MrVandemar 6 days ago |
I commend you then. Accessibility is unfortunatley too often done without consultation with the community it is supposed to benefit.
biosboiii 6 days ago |
Check out my reverse-engineering/cracking of Microsoft's App just doing that, SeeingAI.
https://altayakkus.substack.com/p/you-wouldnt-download-an-ai
tr33house 6 days ago |
This was a great read. At this point, any org should assume on-device models are public
biosboiii 5 days ago |
Thanx! Yeah, they should :) Would love to do this with CoreML on Apple devices, but my newest iPhone is a 7.
But if you subscribe, you may see me doing the same with a surveillance camera soon(isch) :)
Someone 6 days ago |
> It would be nice to have an cheap and open source alternative to the currently available products, where the user gets fed information rather than continuously requesting it
I think you need to triple-check whether users actually find that nice.
Assuming that keeping the text limited to what interests the user will stay an unsolved problem for the foreseeable future, I guesspect that they prefer a middle ground where they aren’t continuously bombarded with text, but it’s easy to get that flow going. For example, having that text feed on only while a button is being held down.
I guesspect that because I think users would soon be fed up with an assistent that says there’s a painting on the wall or a church tower in the distance every time they turn their head.
Both can be useful information, but not when you hear them for the thousandth times while in your own house/garden.
o40 6 days ago |
Yes, repeated information is not great in many cases.

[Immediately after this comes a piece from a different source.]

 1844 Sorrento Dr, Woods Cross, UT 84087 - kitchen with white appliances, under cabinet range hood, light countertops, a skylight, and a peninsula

A more advanced system could possibly keep track of which information is new and which information is already known to the user.
I wanted to create something opposite of needing to say "Hey Google, describe what is in front of me" or similar. Also a point was to see how cheap/simple you can go and still get valuable information.
xnx 6 days ago |
Neat. So this is like the free Google Lookout app but more emphasis on the scene than objects.
oniony 5 days ago |
I love how the descriptions after the prompt was fixed now read like the descriptions of the scenes in the 1982 video game The Hobbit.